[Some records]
——

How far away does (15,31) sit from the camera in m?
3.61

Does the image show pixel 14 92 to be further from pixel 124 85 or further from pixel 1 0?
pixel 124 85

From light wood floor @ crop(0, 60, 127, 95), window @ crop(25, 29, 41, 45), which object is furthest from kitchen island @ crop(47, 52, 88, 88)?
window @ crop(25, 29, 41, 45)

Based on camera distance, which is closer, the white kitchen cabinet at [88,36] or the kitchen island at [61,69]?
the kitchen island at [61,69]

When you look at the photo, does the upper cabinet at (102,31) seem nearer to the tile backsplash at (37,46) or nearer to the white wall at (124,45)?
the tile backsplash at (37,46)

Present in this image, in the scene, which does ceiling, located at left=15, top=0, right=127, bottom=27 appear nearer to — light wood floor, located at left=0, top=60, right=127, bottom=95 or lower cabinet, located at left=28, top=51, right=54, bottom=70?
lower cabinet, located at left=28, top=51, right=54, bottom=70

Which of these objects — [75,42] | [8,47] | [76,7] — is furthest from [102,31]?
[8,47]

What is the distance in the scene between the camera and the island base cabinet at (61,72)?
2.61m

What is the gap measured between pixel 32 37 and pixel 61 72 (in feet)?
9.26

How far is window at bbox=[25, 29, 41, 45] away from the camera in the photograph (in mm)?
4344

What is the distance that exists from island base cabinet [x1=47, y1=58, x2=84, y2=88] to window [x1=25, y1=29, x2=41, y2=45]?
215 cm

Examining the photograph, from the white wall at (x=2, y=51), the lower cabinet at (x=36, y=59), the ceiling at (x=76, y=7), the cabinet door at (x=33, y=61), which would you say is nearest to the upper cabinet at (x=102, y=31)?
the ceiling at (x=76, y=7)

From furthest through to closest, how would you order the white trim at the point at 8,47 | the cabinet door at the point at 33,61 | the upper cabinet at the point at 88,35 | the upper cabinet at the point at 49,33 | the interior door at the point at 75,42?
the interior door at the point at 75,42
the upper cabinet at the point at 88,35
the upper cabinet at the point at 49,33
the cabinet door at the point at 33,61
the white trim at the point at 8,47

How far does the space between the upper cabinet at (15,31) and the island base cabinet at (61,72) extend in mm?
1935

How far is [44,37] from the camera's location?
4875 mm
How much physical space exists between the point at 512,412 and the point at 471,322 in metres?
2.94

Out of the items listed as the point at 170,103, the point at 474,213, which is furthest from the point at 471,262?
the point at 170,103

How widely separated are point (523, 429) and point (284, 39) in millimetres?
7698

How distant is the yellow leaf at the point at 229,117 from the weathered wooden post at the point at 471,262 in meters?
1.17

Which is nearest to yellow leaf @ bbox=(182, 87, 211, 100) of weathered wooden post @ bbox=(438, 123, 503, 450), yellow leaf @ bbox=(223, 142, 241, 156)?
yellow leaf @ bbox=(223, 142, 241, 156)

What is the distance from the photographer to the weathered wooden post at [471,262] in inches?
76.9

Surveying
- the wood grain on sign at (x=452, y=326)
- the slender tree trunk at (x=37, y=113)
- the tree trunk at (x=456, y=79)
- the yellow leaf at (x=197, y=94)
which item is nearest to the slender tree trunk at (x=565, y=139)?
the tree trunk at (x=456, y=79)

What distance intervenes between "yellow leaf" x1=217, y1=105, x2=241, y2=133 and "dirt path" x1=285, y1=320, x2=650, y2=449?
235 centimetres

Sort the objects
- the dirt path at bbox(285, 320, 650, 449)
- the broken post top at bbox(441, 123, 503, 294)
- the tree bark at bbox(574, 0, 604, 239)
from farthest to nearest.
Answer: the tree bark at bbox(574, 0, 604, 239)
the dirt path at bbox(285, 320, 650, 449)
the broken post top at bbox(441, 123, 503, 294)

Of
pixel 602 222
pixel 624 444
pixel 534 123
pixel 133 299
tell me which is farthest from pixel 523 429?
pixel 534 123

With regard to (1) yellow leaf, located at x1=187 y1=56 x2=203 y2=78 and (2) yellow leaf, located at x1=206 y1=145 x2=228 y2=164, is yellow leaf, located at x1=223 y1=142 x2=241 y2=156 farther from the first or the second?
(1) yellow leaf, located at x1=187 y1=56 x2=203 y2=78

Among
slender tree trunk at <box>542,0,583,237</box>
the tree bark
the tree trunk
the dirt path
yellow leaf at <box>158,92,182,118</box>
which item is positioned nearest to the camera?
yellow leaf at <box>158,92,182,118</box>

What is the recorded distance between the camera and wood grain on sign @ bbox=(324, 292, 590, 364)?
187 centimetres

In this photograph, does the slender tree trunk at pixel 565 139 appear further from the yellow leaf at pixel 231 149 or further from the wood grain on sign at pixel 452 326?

——

• EXERCISE PROMPT: Arrange every line of the listing above as a numbered list, omitting the blank lines.

• THE COMPLETED TASK:
1. How far away does (15,31) sit from the camera in m?
2. 3.61
3. Does the image show pixel 14 92 to be further from pixel 124 85 or further from pixel 1 0?
4. pixel 124 85
5. From light wood floor @ crop(0, 60, 127, 95), window @ crop(25, 29, 41, 45), which object is furthest from kitchen island @ crop(47, 52, 88, 88)?
6. window @ crop(25, 29, 41, 45)
7. Based on camera distance, which is closer, the white kitchen cabinet at [88,36] or the kitchen island at [61,69]?
8. the kitchen island at [61,69]
9. When you look at the photo, does the upper cabinet at (102,31) seem nearer to the tile backsplash at (37,46) or nearer to the white wall at (124,45)?
10. the tile backsplash at (37,46)
11. Present in this image, in the scene, which does ceiling, located at left=15, top=0, right=127, bottom=27 appear nearer to — light wood floor, located at left=0, top=60, right=127, bottom=95 or lower cabinet, located at left=28, top=51, right=54, bottom=70?
12. lower cabinet, located at left=28, top=51, right=54, bottom=70
13. Which of these objects — [75,42] | [8,47] | [76,7] — is furthest from [102,31]?
14. [8,47]
15. What is the distance in the scene between the camera and the island base cabinet at (61,72)?
16. 2.61m
17. What is the gap measured between pixel 32 37 and pixel 61 72 (in feet)?
18. 9.26
19. How far is window at bbox=[25, 29, 41, 45] away from the camera in the photograph (in mm)?
20. 4344
21. What is the distance that exists from island base cabinet [x1=47, y1=58, x2=84, y2=88] to window [x1=25, y1=29, x2=41, y2=45]?
22. 215 cm
23. Examining the photograph, from the white wall at (x=2, y=51), the lower cabinet at (x=36, y=59), the ceiling at (x=76, y=7), the cabinet door at (x=33, y=61), which would you say is nearest to the upper cabinet at (x=102, y=31)?
24. the ceiling at (x=76, y=7)
25. From furthest through to closest, how would you order the white trim at the point at 8,47 | the cabinet door at the point at 33,61 | the upper cabinet at the point at 88,35 | the upper cabinet at the point at 49,33 | the interior door at the point at 75,42?
26. the interior door at the point at 75,42
27. the upper cabinet at the point at 88,35
28. the upper cabinet at the point at 49,33
29. the cabinet door at the point at 33,61
30. the white trim at the point at 8,47
31. How far does the space between the upper cabinet at (15,31) and the island base cabinet at (61,72) extend in mm?
32. 1935
33. How far is [44,37] from the camera's location?
34. 4875 mm
35. How much physical space exists between the point at 512,412 and the point at 471,322 in metres?
36. 2.94
37. Out of the items listed as the point at 170,103, the point at 474,213, which is furthest from the point at 471,262?
38. the point at 170,103
39. How widely separated are point (523, 429) and point (284, 39) in millimetres?
40. 7698
41. How distant is the yellow leaf at the point at 229,117 from the weathered wooden post at the point at 471,262 in meters?
42. 1.17
43. Which is nearest to yellow leaf @ bbox=(182, 87, 211, 100) of weathered wooden post @ bbox=(438, 123, 503, 450), yellow leaf @ bbox=(223, 142, 241, 156)?
44. yellow leaf @ bbox=(223, 142, 241, 156)
45. What is the distance from the photographer to the weathered wooden post at [471,262] in inches?
46. 76.9
47. Surveying
48. - the wood grain on sign at (x=452, y=326)
49. - the slender tree trunk at (x=37, y=113)
50. - the tree trunk at (x=456, y=79)
51. - the yellow leaf at (x=197, y=94)
52. which item is nearest to the slender tree trunk at (x=565, y=139)?
53. the tree trunk at (x=456, y=79)
54. What distance intervenes between "yellow leaf" x1=217, y1=105, x2=241, y2=133 and "dirt path" x1=285, y1=320, x2=650, y2=449?
55. 235 centimetres
56. Sort the objects
57. - the dirt path at bbox(285, 320, 650, 449)
58. - the broken post top at bbox(441, 123, 503, 294)
59. - the tree bark at bbox(574, 0, 604, 239)
60. from farthest to nearest.
61. Answer: the tree bark at bbox(574, 0, 604, 239)
62. the dirt path at bbox(285, 320, 650, 449)
63. the broken post top at bbox(441, 123, 503, 294)
64. Of
65. pixel 602 222
66. pixel 624 444
67. pixel 534 123
68. pixel 133 299
69. tell me which is farthest from pixel 523 429?
70. pixel 534 123
71. With regard to (1) yellow leaf, located at x1=187 y1=56 x2=203 y2=78 and (2) yellow leaf, located at x1=206 y1=145 x2=228 y2=164, is yellow leaf, located at x1=223 y1=142 x2=241 y2=156 farther from the first or the second?
72. (1) yellow leaf, located at x1=187 y1=56 x2=203 y2=78
73. Among
74. slender tree trunk at <box>542,0,583,237</box>
75. the tree bark
76. the tree trunk
77. the dirt path
78. yellow leaf at <box>158,92,182,118</box>
79. which item is positioned nearest to the camera?
80. yellow leaf at <box>158,92,182,118</box>
81. What is the recorded distance between the camera and wood grain on sign @ bbox=(324, 292, 590, 364)?
82. 187 centimetres
83. In this photograph, does the slender tree trunk at pixel 565 139 appear further from the yellow leaf at pixel 231 149 or further from the wood grain on sign at pixel 452 326?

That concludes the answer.